_Stated goal_
Copy out every line of the data below word for word, leaving nothing out and changing nothing.

_Questions about scene geometry_
§ §

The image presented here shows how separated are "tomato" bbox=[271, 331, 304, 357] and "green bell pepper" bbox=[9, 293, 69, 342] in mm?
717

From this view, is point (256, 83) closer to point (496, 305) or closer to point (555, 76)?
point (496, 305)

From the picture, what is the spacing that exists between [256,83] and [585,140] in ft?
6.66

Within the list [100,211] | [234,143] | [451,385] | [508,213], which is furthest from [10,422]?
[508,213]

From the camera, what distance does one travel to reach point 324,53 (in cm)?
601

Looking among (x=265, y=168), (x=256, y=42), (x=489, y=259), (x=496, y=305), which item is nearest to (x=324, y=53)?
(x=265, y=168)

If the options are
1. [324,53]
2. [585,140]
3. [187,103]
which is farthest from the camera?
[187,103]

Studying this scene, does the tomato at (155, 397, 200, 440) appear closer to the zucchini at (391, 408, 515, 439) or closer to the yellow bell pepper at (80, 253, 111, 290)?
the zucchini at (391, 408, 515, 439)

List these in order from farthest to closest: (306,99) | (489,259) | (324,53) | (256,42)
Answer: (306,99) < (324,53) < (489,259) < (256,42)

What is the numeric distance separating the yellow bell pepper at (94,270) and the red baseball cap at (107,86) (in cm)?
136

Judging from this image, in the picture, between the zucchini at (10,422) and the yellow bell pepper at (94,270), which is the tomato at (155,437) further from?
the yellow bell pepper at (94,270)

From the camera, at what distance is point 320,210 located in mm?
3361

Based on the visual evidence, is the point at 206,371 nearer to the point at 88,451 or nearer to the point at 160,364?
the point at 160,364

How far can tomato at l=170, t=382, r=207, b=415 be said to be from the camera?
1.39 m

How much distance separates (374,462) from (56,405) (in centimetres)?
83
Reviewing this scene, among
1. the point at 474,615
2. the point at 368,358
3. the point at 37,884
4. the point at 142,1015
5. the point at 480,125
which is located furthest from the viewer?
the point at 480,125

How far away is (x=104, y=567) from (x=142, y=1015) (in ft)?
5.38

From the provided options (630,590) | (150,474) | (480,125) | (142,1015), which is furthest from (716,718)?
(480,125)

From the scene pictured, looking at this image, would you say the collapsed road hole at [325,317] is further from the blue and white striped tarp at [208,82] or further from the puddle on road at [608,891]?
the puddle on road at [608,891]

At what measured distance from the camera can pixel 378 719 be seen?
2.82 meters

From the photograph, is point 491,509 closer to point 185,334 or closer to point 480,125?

§ §

_Task response_
The image presented here shows how separated are "tomato" bbox=[271, 331, 304, 357] and "green bell pepper" bbox=[9, 293, 69, 342] in mm?
717

From this view, is point (256, 83) closer to point (496, 305) or closer to point (555, 76)?
point (496, 305)

From the picture, what is the spacing that exists between [256,83] and [585,140] in ft?
6.66

Within the list [100,211] | [234,143] | [451,385] | [508,213], which is furthest from [10,422]?
[508,213]

From the camera, what distance does one travel to reach point 324,53 (in cm)?
601

Looking among (x=265, y=168), (x=256, y=42), (x=489, y=259), (x=496, y=305), which item is nearest to (x=324, y=53)?
(x=265, y=168)

If the options are
1. [324,53]
2. [585,140]
3. [187,103]
which is farthest from the camera?
[187,103]

Studying this scene, does the tomato at (155, 397, 200, 440) appear closer to the zucchini at (391, 408, 515, 439) or closer to the yellow bell pepper at (80, 253, 111, 290)?
the zucchini at (391, 408, 515, 439)

List these in order from farthest to closest: (306,99) | (489,259) | (324,53) | (256,42)
Answer: (306,99) < (324,53) < (489,259) < (256,42)

What is the numeric distance separating the yellow bell pepper at (94,270) and the red baseball cap at (107,86) (in cm)?
136

Judging from this image, in the picture, between the zucchini at (10,422) and the yellow bell pepper at (94,270), which is the tomato at (155,437) further from?
the yellow bell pepper at (94,270)

From the camera, at what distance is point 320,210 located in mm?
3361

Based on the visual evidence, is the point at 206,371 nearer to the point at 88,451 or nearer to the point at 160,364?
the point at 160,364

How far can tomato at l=170, t=382, r=207, b=415 be said to be from the camera?
1.39 m

How much distance separates (374,462) from (56,405) (in centimetres)?
83
Reviewing this scene, among
1. the point at 474,615
2. the point at 368,358
3. the point at 37,884
4. the point at 142,1015
5. the point at 480,125
which is located furthest from the viewer?
the point at 480,125

How far away is (x=104, y=567) from (x=142, y=1015) (in ft)?
5.38

From the provided options (630,590) | (150,474) | (480,125) | (142,1015), which is furthest from (716,718)?
(480,125)

From the scene pictured, looking at this image, would you say the collapsed road hole at [325,317] is further from the blue and white striped tarp at [208,82] or further from the puddle on road at [608,891]?
the puddle on road at [608,891]

At what measured distance from the camera can pixel 378 719 be seen?
2.82 meters

From the photograph, is point 491,509 closer to point 185,334 or closer to point 480,125?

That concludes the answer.